Conflict zone VR game teaches peacekeeping skills

Work & Lifestyle

Gaming for Peace is an online role-playing game for police and military personnel that helps them learn peacekeeping skills.

Rightly or not, violent video games have often been criticized for encouraging aggressive and callous behavior in their players. In this context, virtual reality gaming — which is even more immersive and engrossing — could provide further dangers. But now, a team of researchers at Trinity College Dublin is attempting to invert that process and are harnessing those very characteristics to help teach peacekeeping skills, via a virtual reality game — Gaming for Peace.
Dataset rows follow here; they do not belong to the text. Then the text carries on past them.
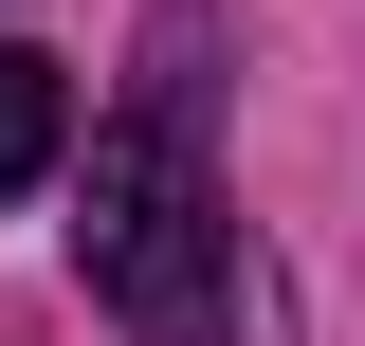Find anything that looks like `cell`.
Segmentation results:
<instances>
[{
    "label": "cell",
    "instance_id": "6da1fadb",
    "mask_svg": "<svg viewBox=\"0 0 365 346\" xmlns=\"http://www.w3.org/2000/svg\"><path fill=\"white\" fill-rule=\"evenodd\" d=\"M201 0H165V73L91 128V292L128 346H220L237 328V219H220V164H201Z\"/></svg>",
    "mask_w": 365,
    "mask_h": 346
},
{
    "label": "cell",
    "instance_id": "7a4b0ae2",
    "mask_svg": "<svg viewBox=\"0 0 365 346\" xmlns=\"http://www.w3.org/2000/svg\"><path fill=\"white\" fill-rule=\"evenodd\" d=\"M55 164H73V55L0 37V201H37Z\"/></svg>",
    "mask_w": 365,
    "mask_h": 346
}]
</instances>
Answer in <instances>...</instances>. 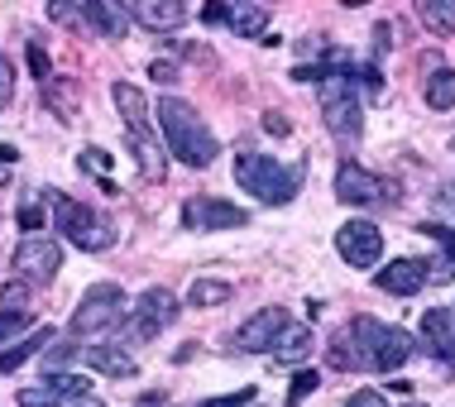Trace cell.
I'll list each match as a JSON object with an SVG mask.
<instances>
[{
  "instance_id": "cell-23",
  "label": "cell",
  "mask_w": 455,
  "mask_h": 407,
  "mask_svg": "<svg viewBox=\"0 0 455 407\" xmlns=\"http://www.w3.org/2000/svg\"><path fill=\"white\" fill-rule=\"evenodd\" d=\"M307 355H312V331H307V326H288L278 336V345H274V360L278 364H302Z\"/></svg>"
},
{
  "instance_id": "cell-40",
  "label": "cell",
  "mask_w": 455,
  "mask_h": 407,
  "mask_svg": "<svg viewBox=\"0 0 455 407\" xmlns=\"http://www.w3.org/2000/svg\"><path fill=\"white\" fill-rule=\"evenodd\" d=\"M48 15H53L58 24H77V20H82V10H77V5H63V0H58V5H48Z\"/></svg>"
},
{
  "instance_id": "cell-2",
  "label": "cell",
  "mask_w": 455,
  "mask_h": 407,
  "mask_svg": "<svg viewBox=\"0 0 455 407\" xmlns=\"http://www.w3.org/2000/svg\"><path fill=\"white\" fill-rule=\"evenodd\" d=\"M307 164H278L268 154H240L235 158V182L250 196H259L264 206H288L302 192Z\"/></svg>"
},
{
  "instance_id": "cell-17",
  "label": "cell",
  "mask_w": 455,
  "mask_h": 407,
  "mask_svg": "<svg viewBox=\"0 0 455 407\" xmlns=\"http://www.w3.org/2000/svg\"><path fill=\"white\" fill-rule=\"evenodd\" d=\"M110 96H116V106H120V116H125V130L130 134H149V101H144V92L134 82H116L110 86Z\"/></svg>"
},
{
  "instance_id": "cell-15",
  "label": "cell",
  "mask_w": 455,
  "mask_h": 407,
  "mask_svg": "<svg viewBox=\"0 0 455 407\" xmlns=\"http://www.w3.org/2000/svg\"><path fill=\"white\" fill-rule=\"evenodd\" d=\"M20 407H106L96 393H63L58 384H34V388H20Z\"/></svg>"
},
{
  "instance_id": "cell-33",
  "label": "cell",
  "mask_w": 455,
  "mask_h": 407,
  "mask_svg": "<svg viewBox=\"0 0 455 407\" xmlns=\"http://www.w3.org/2000/svg\"><path fill=\"white\" fill-rule=\"evenodd\" d=\"M82 168H87V172H101V178L110 182V158H106V149H82Z\"/></svg>"
},
{
  "instance_id": "cell-39",
  "label": "cell",
  "mask_w": 455,
  "mask_h": 407,
  "mask_svg": "<svg viewBox=\"0 0 455 407\" xmlns=\"http://www.w3.org/2000/svg\"><path fill=\"white\" fill-rule=\"evenodd\" d=\"M346 407H388V403H384V393H379V388H360V393H350Z\"/></svg>"
},
{
  "instance_id": "cell-44",
  "label": "cell",
  "mask_w": 455,
  "mask_h": 407,
  "mask_svg": "<svg viewBox=\"0 0 455 407\" xmlns=\"http://www.w3.org/2000/svg\"><path fill=\"white\" fill-rule=\"evenodd\" d=\"M441 206H451V211H455V182L446 188V196H441Z\"/></svg>"
},
{
  "instance_id": "cell-3",
  "label": "cell",
  "mask_w": 455,
  "mask_h": 407,
  "mask_svg": "<svg viewBox=\"0 0 455 407\" xmlns=\"http://www.w3.org/2000/svg\"><path fill=\"white\" fill-rule=\"evenodd\" d=\"M350 340H355V360H360V369H379V374L403 369L412 360V350H417V340L403 326L374 322V316H355Z\"/></svg>"
},
{
  "instance_id": "cell-25",
  "label": "cell",
  "mask_w": 455,
  "mask_h": 407,
  "mask_svg": "<svg viewBox=\"0 0 455 407\" xmlns=\"http://www.w3.org/2000/svg\"><path fill=\"white\" fill-rule=\"evenodd\" d=\"M230 29H235L240 39H264L268 10L264 5H230Z\"/></svg>"
},
{
  "instance_id": "cell-30",
  "label": "cell",
  "mask_w": 455,
  "mask_h": 407,
  "mask_svg": "<svg viewBox=\"0 0 455 407\" xmlns=\"http://www.w3.org/2000/svg\"><path fill=\"white\" fill-rule=\"evenodd\" d=\"M316 384H322V379H316L312 369H302V374H292V388H288V407H298L302 398H312V393H316Z\"/></svg>"
},
{
  "instance_id": "cell-18",
  "label": "cell",
  "mask_w": 455,
  "mask_h": 407,
  "mask_svg": "<svg viewBox=\"0 0 455 407\" xmlns=\"http://www.w3.org/2000/svg\"><path fill=\"white\" fill-rule=\"evenodd\" d=\"M130 149H134V164H140L144 178H149V182H164L168 158H164V149H158L154 130H149V134H130Z\"/></svg>"
},
{
  "instance_id": "cell-8",
  "label": "cell",
  "mask_w": 455,
  "mask_h": 407,
  "mask_svg": "<svg viewBox=\"0 0 455 407\" xmlns=\"http://www.w3.org/2000/svg\"><path fill=\"white\" fill-rule=\"evenodd\" d=\"M10 264H15L20 283H34V288H48V283L58 278V268H63V250H58L53 240H44V235H24Z\"/></svg>"
},
{
  "instance_id": "cell-45",
  "label": "cell",
  "mask_w": 455,
  "mask_h": 407,
  "mask_svg": "<svg viewBox=\"0 0 455 407\" xmlns=\"http://www.w3.org/2000/svg\"><path fill=\"white\" fill-rule=\"evenodd\" d=\"M0 188H5V168H0Z\"/></svg>"
},
{
  "instance_id": "cell-16",
  "label": "cell",
  "mask_w": 455,
  "mask_h": 407,
  "mask_svg": "<svg viewBox=\"0 0 455 407\" xmlns=\"http://www.w3.org/2000/svg\"><path fill=\"white\" fill-rule=\"evenodd\" d=\"M134 20L144 24V29H178V24H188V5L182 0H134Z\"/></svg>"
},
{
  "instance_id": "cell-46",
  "label": "cell",
  "mask_w": 455,
  "mask_h": 407,
  "mask_svg": "<svg viewBox=\"0 0 455 407\" xmlns=\"http://www.w3.org/2000/svg\"><path fill=\"white\" fill-rule=\"evenodd\" d=\"M408 407H427V403H408Z\"/></svg>"
},
{
  "instance_id": "cell-41",
  "label": "cell",
  "mask_w": 455,
  "mask_h": 407,
  "mask_svg": "<svg viewBox=\"0 0 455 407\" xmlns=\"http://www.w3.org/2000/svg\"><path fill=\"white\" fill-rule=\"evenodd\" d=\"M202 20H206V24H230V5H206Z\"/></svg>"
},
{
  "instance_id": "cell-21",
  "label": "cell",
  "mask_w": 455,
  "mask_h": 407,
  "mask_svg": "<svg viewBox=\"0 0 455 407\" xmlns=\"http://www.w3.org/2000/svg\"><path fill=\"white\" fill-rule=\"evenodd\" d=\"M48 340H53V331H48V326H39L34 336H24L20 345H10V350L0 355V374H15V369H20L24 360H34V355H44V345H48Z\"/></svg>"
},
{
  "instance_id": "cell-12",
  "label": "cell",
  "mask_w": 455,
  "mask_h": 407,
  "mask_svg": "<svg viewBox=\"0 0 455 407\" xmlns=\"http://www.w3.org/2000/svg\"><path fill=\"white\" fill-rule=\"evenodd\" d=\"M244 216L240 206H230V202H220V196H192L188 206H182V226L188 230H226V226H244Z\"/></svg>"
},
{
  "instance_id": "cell-35",
  "label": "cell",
  "mask_w": 455,
  "mask_h": 407,
  "mask_svg": "<svg viewBox=\"0 0 455 407\" xmlns=\"http://www.w3.org/2000/svg\"><path fill=\"white\" fill-rule=\"evenodd\" d=\"M149 82H158V86H173V82H178V63H168V58H158V63H149Z\"/></svg>"
},
{
  "instance_id": "cell-22",
  "label": "cell",
  "mask_w": 455,
  "mask_h": 407,
  "mask_svg": "<svg viewBox=\"0 0 455 407\" xmlns=\"http://www.w3.org/2000/svg\"><path fill=\"white\" fill-rule=\"evenodd\" d=\"M422 235H432L441 244V259H436V264H427V268H436L432 283H451L455 278V230L451 226H422Z\"/></svg>"
},
{
  "instance_id": "cell-28",
  "label": "cell",
  "mask_w": 455,
  "mask_h": 407,
  "mask_svg": "<svg viewBox=\"0 0 455 407\" xmlns=\"http://www.w3.org/2000/svg\"><path fill=\"white\" fill-rule=\"evenodd\" d=\"M68 360H77V345H72V336H68V340H58L53 350H44V369H48V379H53Z\"/></svg>"
},
{
  "instance_id": "cell-27",
  "label": "cell",
  "mask_w": 455,
  "mask_h": 407,
  "mask_svg": "<svg viewBox=\"0 0 455 407\" xmlns=\"http://www.w3.org/2000/svg\"><path fill=\"white\" fill-rule=\"evenodd\" d=\"M188 302H192V307H226V302H230V283H220V278H196L192 288H188Z\"/></svg>"
},
{
  "instance_id": "cell-38",
  "label": "cell",
  "mask_w": 455,
  "mask_h": 407,
  "mask_svg": "<svg viewBox=\"0 0 455 407\" xmlns=\"http://www.w3.org/2000/svg\"><path fill=\"white\" fill-rule=\"evenodd\" d=\"M24 298H29V292H24V283H10L5 292H0V307H5V312H24Z\"/></svg>"
},
{
  "instance_id": "cell-26",
  "label": "cell",
  "mask_w": 455,
  "mask_h": 407,
  "mask_svg": "<svg viewBox=\"0 0 455 407\" xmlns=\"http://www.w3.org/2000/svg\"><path fill=\"white\" fill-rule=\"evenodd\" d=\"M427 106L432 110H455V72L451 68H436L427 77Z\"/></svg>"
},
{
  "instance_id": "cell-5",
  "label": "cell",
  "mask_w": 455,
  "mask_h": 407,
  "mask_svg": "<svg viewBox=\"0 0 455 407\" xmlns=\"http://www.w3.org/2000/svg\"><path fill=\"white\" fill-rule=\"evenodd\" d=\"M355 86H360V68L355 63L322 82V116H326L331 134H340V140H360V130H364L360 92H355Z\"/></svg>"
},
{
  "instance_id": "cell-31",
  "label": "cell",
  "mask_w": 455,
  "mask_h": 407,
  "mask_svg": "<svg viewBox=\"0 0 455 407\" xmlns=\"http://www.w3.org/2000/svg\"><path fill=\"white\" fill-rule=\"evenodd\" d=\"M259 403V388H240V393H226V398H206L202 407H250Z\"/></svg>"
},
{
  "instance_id": "cell-11",
  "label": "cell",
  "mask_w": 455,
  "mask_h": 407,
  "mask_svg": "<svg viewBox=\"0 0 455 407\" xmlns=\"http://www.w3.org/2000/svg\"><path fill=\"white\" fill-rule=\"evenodd\" d=\"M283 331H288V307H264V312H254L250 322L235 331V350L264 355V350H274V345H278Z\"/></svg>"
},
{
  "instance_id": "cell-13",
  "label": "cell",
  "mask_w": 455,
  "mask_h": 407,
  "mask_svg": "<svg viewBox=\"0 0 455 407\" xmlns=\"http://www.w3.org/2000/svg\"><path fill=\"white\" fill-rule=\"evenodd\" d=\"M422 345L455 374V312H446V307H427L422 312Z\"/></svg>"
},
{
  "instance_id": "cell-9",
  "label": "cell",
  "mask_w": 455,
  "mask_h": 407,
  "mask_svg": "<svg viewBox=\"0 0 455 407\" xmlns=\"http://www.w3.org/2000/svg\"><path fill=\"white\" fill-rule=\"evenodd\" d=\"M336 250H340L346 264L369 268V264H379V254H384V230L369 226V220H346V226L336 230Z\"/></svg>"
},
{
  "instance_id": "cell-24",
  "label": "cell",
  "mask_w": 455,
  "mask_h": 407,
  "mask_svg": "<svg viewBox=\"0 0 455 407\" xmlns=\"http://www.w3.org/2000/svg\"><path fill=\"white\" fill-rule=\"evenodd\" d=\"M417 20L432 34H441V39H451L455 34V0H422V5H417Z\"/></svg>"
},
{
  "instance_id": "cell-37",
  "label": "cell",
  "mask_w": 455,
  "mask_h": 407,
  "mask_svg": "<svg viewBox=\"0 0 455 407\" xmlns=\"http://www.w3.org/2000/svg\"><path fill=\"white\" fill-rule=\"evenodd\" d=\"M10 96H15V68H10L5 58H0V110L10 106Z\"/></svg>"
},
{
  "instance_id": "cell-36",
  "label": "cell",
  "mask_w": 455,
  "mask_h": 407,
  "mask_svg": "<svg viewBox=\"0 0 455 407\" xmlns=\"http://www.w3.org/2000/svg\"><path fill=\"white\" fill-rule=\"evenodd\" d=\"M29 326V312H0V340L5 336H15V331Z\"/></svg>"
},
{
  "instance_id": "cell-6",
  "label": "cell",
  "mask_w": 455,
  "mask_h": 407,
  "mask_svg": "<svg viewBox=\"0 0 455 407\" xmlns=\"http://www.w3.org/2000/svg\"><path fill=\"white\" fill-rule=\"evenodd\" d=\"M125 312H130L125 292L116 283H96V288H87V298L77 302V312H72L68 336H101V331L125 322Z\"/></svg>"
},
{
  "instance_id": "cell-34",
  "label": "cell",
  "mask_w": 455,
  "mask_h": 407,
  "mask_svg": "<svg viewBox=\"0 0 455 407\" xmlns=\"http://www.w3.org/2000/svg\"><path fill=\"white\" fill-rule=\"evenodd\" d=\"M29 68H34V77H39L44 86L53 82V68H48V53H44L39 44H29Z\"/></svg>"
},
{
  "instance_id": "cell-29",
  "label": "cell",
  "mask_w": 455,
  "mask_h": 407,
  "mask_svg": "<svg viewBox=\"0 0 455 407\" xmlns=\"http://www.w3.org/2000/svg\"><path fill=\"white\" fill-rule=\"evenodd\" d=\"M331 369H360V360H355V340H350V336H336V340H331Z\"/></svg>"
},
{
  "instance_id": "cell-7",
  "label": "cell",
  "mask_w": 455,
  "mask_h": 407,
  "mask_svg": "<svg viewBox=\"0 0 455 407\" xmlns=\"http://www.w3.org/2000/svg\"><path fill=\"white\" fill-rule=\"evenodd\" d=\"M336 196L350 206H393L398 202V182L379 178V172H369L364 164L346 158V164L336 168Z\"/></svg>"
},
{
  "instance_id": "cell-32",
  "label": "cell",
  "mask_w": 455,
  "mask_h": 407,
  "mask_svg": "<svg viewBox=\"0 0 455 407\" xmlns=\"http://www.w3.org/2000/svg\"><path fill=\"white\" fill-rule=\"evenodd\" d=\"M20 230H29V235H34V230H44V206L39 202H24L20 206Z\"/></svg>"
},
{
  "instance_id": "cell-43",
  "label": "cell",
  "mask_w": 455,
  "mask_h": 407,
  "mask_svg": "<svg viewBox=\"0 0 455 407\" xmlns=\"http://www.w3.org/2000/svg\"><path fill=\"white\" fill-rule=\"evenodd\" d=\"M15 158H20L15 144H0V168H5V164H15Z\"/></svg>"
},
{
  "instance_id": "cell-1",
  "label": "cell",
  "mask_w": 455,
  "mask_h": 407,
  "mask_svg": "<svg viewBox=\"0 0 455 407\" xmlns=\"http://www.w3.org/2000/svg\"><path fill=\"white\" fill-rule=\"evenodd\" d=\"M158 125H164L168 154L182 158L188 168H212L216 164V134L206 130V120L196 116V106H188L182 96H164L158 101Z\"/></svg>"
},
{
  "instance_id": "cell-14",
  "label": "cell",
  "mask_w": 455,
  "mask_h": 407,
  "mask_svg": "<svg viewBox=\"0 0 455 407\" xmlns=\"http://www.w3.org/2000/svg\"><path fill=\"white\" fill-rule=\"evenodd\" d=\"M379 288L384 292H393V298H417V292L432 283V274H427V264L422 259H393V264H384L379 268Z\"/></svg>"
},
{
  "instance_id": "cell-20",
  "label": "cell",
  "mask_w": 455,
  "mask_h": 407,
  "mask_svg": "<svg viewBox=\"0 0 455 407\" xmlns=\"http://www.w3.org/2000/svg\"><path fill=\"white\" fill-rule=\"evenodd\" d=\"M87 364L101 369V374H110V379H134V360L120 350V345H92V350H87Z\"/></svg>"
},
{
  "instance_id": "cell-47",
  "label": "cell",
  "mask_w": 455,
  "mask_h": 407,
  "mask_svg": "<svg viewBox=\"0 0 455 407\" xmlns=\"http://www.w3.org/2000/svg\"><path fill=\"white\" fill-rule=\"evenodd\" d=\"M250 407H259V403H250Z\"/></svg>"
},
{
  "instance_id": "cell-10",
  "label": "cell",
  "mask_w": 455,
  "mask_h": 407,
  "mask_svg": "<svg viewBox=\"0 0 455 407\" xmlns=\"http://www.w3.org/2000/svg\"><path fill=\"white\" fill-rule=\"evenodd\" d=\"M178 312H182V307H178L173 292H168V288H149L140 302H134V322H130V331H134L140 340H149V336H158V331L173 326Z\"/></svg>"
},
{
  "instance_id": "cell-48",
  "label": "cell",
  "mask_w": 455,
  "mask_h": 407,
  "mask_svg": "<svg viewBox=\"0 0 455 407\" xmlns=\"http://www.w3.org/2000/svg\"><path fill=\"white\" fill-rule=\"evenodd\" d=\"M451 149H455V144H451Z\"/></svg>"
},
{
  "instance_id": "cell-19",
  "label": "cell",
  "mask_w": 455,
  "mask_h": 407,
  "mask_svg": "<svg viewBox=\"0 0 455 407\" xmlns=\"http://www.w3.org/2000/svg\"><path fill=\"white\" fill-rule=\"evenodd\" d=\"M82 15H87L96 29L106 34V39H125V29H130L125 10H120V5H106V0H87V5H82Z\"/></svg>"
},
{
  "instance_id": "cell-4",
  "label": "cell",
  "mask_w": 455,
  "mask_h": 407,
  "mask_svg": "<svg viewBox=\"0 0 455 407\" xmlns=\"http://www.w3.org/2000/svg\"><path fill=\"white\" fill-rule=\"evenodd\" d=\"M48 202H53V230L68 244H77V250H87V254H101V250L116 244V226H110L101 211L72 202V196H63V192H48Z\"/></svg>"
},
{
  "instance_id": "cell-42",
  "label": "cell",
  "mask_w": 455,
  "mask_h": 407,
  "mask_svg": "<svg viewBox=\"0 0 455 407\" xmlns=\"http://www.w3.org/2000/svg\"><path fill=\"white\" fill-rule=\"evenodd\" d=\"M264 125H268V134H288V120H283L278 110H274V116H264Z\"/></svg>"
}]
</instances>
Gaming for Peace is an online role-playing game that aims to teach its players peacekeeping skills such as communication, cultural sensitivity and gender awareness. It is intended to be used by EU military, police and civilian personnel who have been deployed in peacekeeping and conflict prevention missions.

To begin, players will enter the game as avatars from a different organization than their own. They will often be a different gender or nationality. They will then be confronted with various challenging scenarios set in conflict zones such as Afghanistan, Palestine and Libya. By forcing them to view the conflict from various perspectives, the games aims to help the player learn vital soft skills such as communication and cooperation, gender awareness and cultural competency skills. Players will also be able to evaluate the game and add their own experiences of peacekeeping, enabling the game to continue developing over time.

The game is being funded by a EUR 2 million grant from the European Commission. It is expected to be completed in 2018. How else could virtual reality be used in education?